Excerpt from a dataset:
┌────────

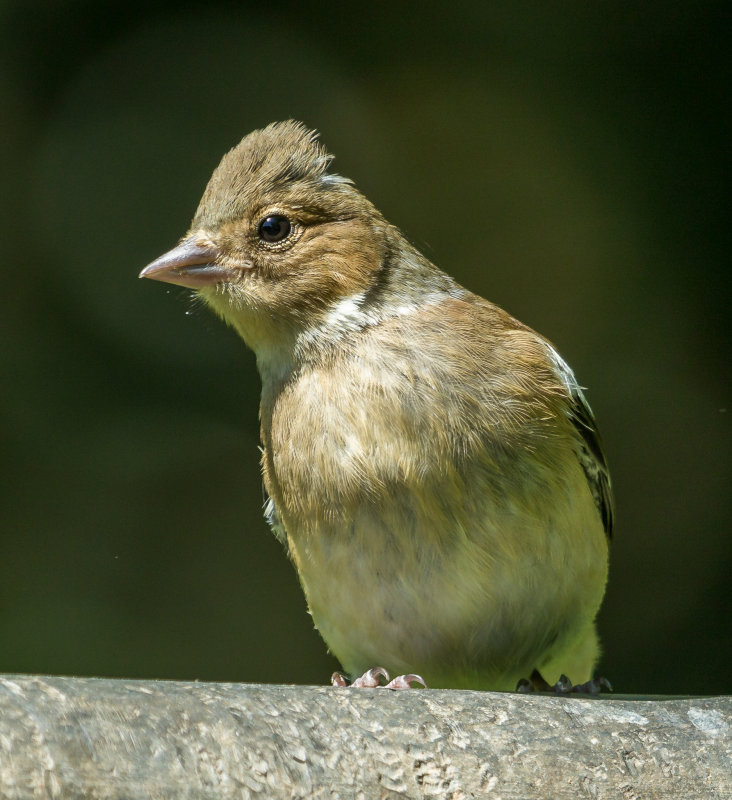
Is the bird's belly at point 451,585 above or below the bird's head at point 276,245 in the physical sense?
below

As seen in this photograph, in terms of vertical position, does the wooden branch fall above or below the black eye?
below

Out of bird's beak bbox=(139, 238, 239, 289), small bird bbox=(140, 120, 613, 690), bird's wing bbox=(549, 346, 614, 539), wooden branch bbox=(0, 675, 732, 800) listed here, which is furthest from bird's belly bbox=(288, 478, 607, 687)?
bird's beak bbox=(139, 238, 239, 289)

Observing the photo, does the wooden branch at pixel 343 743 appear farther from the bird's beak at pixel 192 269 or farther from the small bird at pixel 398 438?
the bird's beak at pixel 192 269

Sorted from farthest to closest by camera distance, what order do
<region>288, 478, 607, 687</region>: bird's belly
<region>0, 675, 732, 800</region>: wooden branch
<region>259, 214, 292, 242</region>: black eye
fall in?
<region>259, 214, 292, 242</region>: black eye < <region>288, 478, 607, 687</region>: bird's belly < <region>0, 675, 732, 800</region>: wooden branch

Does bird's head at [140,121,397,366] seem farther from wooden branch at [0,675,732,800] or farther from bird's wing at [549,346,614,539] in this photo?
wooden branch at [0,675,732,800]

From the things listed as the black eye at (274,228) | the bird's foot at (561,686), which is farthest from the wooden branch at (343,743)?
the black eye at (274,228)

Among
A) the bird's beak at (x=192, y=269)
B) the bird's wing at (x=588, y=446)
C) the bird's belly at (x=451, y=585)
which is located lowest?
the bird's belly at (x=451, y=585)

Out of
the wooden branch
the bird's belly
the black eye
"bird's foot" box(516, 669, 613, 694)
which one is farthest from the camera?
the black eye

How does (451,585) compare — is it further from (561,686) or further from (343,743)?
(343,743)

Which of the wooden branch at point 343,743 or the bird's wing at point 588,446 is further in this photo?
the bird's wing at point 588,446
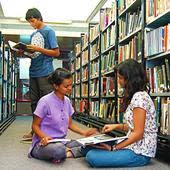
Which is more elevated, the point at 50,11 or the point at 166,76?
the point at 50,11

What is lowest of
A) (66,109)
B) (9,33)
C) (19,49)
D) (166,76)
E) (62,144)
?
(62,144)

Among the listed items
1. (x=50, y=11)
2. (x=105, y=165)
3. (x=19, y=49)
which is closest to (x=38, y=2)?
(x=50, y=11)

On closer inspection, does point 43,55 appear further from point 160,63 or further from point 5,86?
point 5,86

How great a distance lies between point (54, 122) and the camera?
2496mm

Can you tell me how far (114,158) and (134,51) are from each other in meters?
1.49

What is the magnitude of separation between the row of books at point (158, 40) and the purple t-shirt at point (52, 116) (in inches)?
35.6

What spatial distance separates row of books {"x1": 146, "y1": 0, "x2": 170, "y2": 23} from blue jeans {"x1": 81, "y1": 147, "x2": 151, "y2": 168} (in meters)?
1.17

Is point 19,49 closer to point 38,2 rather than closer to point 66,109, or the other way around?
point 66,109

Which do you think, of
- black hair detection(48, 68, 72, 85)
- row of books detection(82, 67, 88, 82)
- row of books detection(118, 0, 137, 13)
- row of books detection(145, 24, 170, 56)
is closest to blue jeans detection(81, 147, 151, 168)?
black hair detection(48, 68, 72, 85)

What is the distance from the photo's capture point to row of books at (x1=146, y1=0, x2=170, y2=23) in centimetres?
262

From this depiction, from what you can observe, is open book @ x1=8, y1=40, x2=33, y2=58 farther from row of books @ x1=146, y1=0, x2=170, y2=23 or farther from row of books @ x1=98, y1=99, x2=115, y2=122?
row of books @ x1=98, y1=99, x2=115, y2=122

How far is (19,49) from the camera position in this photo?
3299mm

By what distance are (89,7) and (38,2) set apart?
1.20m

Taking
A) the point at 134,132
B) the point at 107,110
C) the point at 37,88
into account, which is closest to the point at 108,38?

└────────

GIVEN EXERCISE:
Replace every "camera" in the rows with "viewer" and change nothing else. Leave the pictures out of the result.

RIGHT ANSWER:
Is the bird's belly at point 451,585 above or below the bird's head at point 276,245 in the physical sense?
below

As seen in this photograph, in terms of vertical position, does the wooden branch fall above or below the black eye?
below

Out of bird's beak bbox=(139, 238, 239, 289), small bird bbox=(140, 120, 613, 690), bird's wing bbox=(549, 346, 614, 539), wooden branch bbox=(0, 675, 732, 800) listed here, which is furthest from bird's belly bbox=(288, 478, 607, 687)?
bird's beak bbox=(139, 238, 239, 289)

Observing the photo, does the wooden branch at pixel 343 743 appear farther from the bird's beak at pixel 192 269 or farther from the small bird at pixel 398 438?
the bird's beak at pixel 192 269

Sorted from farthest to closest by viewer distance, what order do
<region>288, 478, 607, 687</region>: bird's belly
<region>0, 675, 732, 800</region>: wooden branch
<region>259, 214, 292, 242</region>: black eye
fall in?
<region>259, 214, 292, 242</region>: black eye < <region>288, 478, 607, 687</region>: bird's belly < <region>0, 675, 732, 800</region>: wooden branch

Does bird's head at [140,121,397,366] seem farther from wooden branch at [0,675,732,800] or farther from bird's wing at [549,346,614,539] in this photo?
wooden branch at [0,675,732,800]

From the things listed as the black eye at (274,228) | the bird's foot at (561,686), which is farthest from the wooden branch at (343,743)?
the black eye at (274,228)

Among
A) the bird's beak at (x=192, y=269)
B) the bird's wing at (x=588, y=446)
C) the bird's belly at (x=451, y=585)
which is located lowest?
the bird's belly at (x=451, y=585)

Out of
the wooden branch
the bird's belly
the black eye
"bird's foot" box(516, 669, 613, 694)
which one is farthest from the viewer?
the black eye

How does (451,585) compare — is it further from (561,686) or further from (343,743)?
(343,743)

Which of the wooden branch at point 343,743 or the bird's wing at point 588,446 is further in this photo?
the bird's wing at point 588,446
Which is more elevated, the point at 50,11 or the point at 166,76?
the point at 50,11

What is lowest of
A) (66,109)
B) (9,33)
C) (19,49)
D) (166,76)
E) (62,144)
?
(62,144)

Among the listed items
1. (x=50, y=11)
2. (x=105, y=165)
3. (x=19, y=49)
which is closest to (x=38, y=2)?
(x=50, y=11)

On closer inspection, does point 43,55 appear further from point 160,63 or further from point 5,86?
point 5,86

How great a distance lies between point (54, 122) and the viewer?
2496mm

Can you tell me how far (114,158) and (134,51) are from each other in meters?
1.49

What is the magnitude of separation between the row of books at point (158, 40) and the purple t-shirt at point (52, 116) (in inches)?
35.6

What spatial distance separates row of books {"x1": 146, "y1": 0, "x2": 170, "y2": 23} from blue jeans {"x1": 81, "y1": 147, "x2": 151, "y2": 168} (in meters)?
1.17

Is point 19,49 closer to point 38,2 rather than closer to point 66,109, or the other way around?
point 66,109

Which do you think, of
- black hair detection(48, 68, 72, 85)
- row of books detection(82, 67, 88, 82)
- row of books detection(118, 0, 137, 13)
- row of books detection(145, 24, 170, 56)
is closest to blue jeans detection(81, 147, 151, 168)?
black hair detection(48, 68, 72, 85)

What is the distance from the photo's capture point to row of books at (x1=146, y1=0, x2=170, y2=23) in centimetres?
262

From this depiction, from what you can observe, is open book @ x1=8, y1=40, x2=33, y2=58 farther from row of books @ x1=146, y1=0, x2=170, y2=23 or farther from row of books @ x1=98, y1=99, x2=115, y2=122?
row of books @ x1=98, y1=99, x2=115, y2=122

How far is (19,49) from the viewer position in this photo?
3299mm

By what distance are (89,7) and (38,2) set apart?
1.20m

Taking
A) the point at 134,132
B) the point at 107,110
C) the point at 37,88
into account, which is closest to the point at 108,38?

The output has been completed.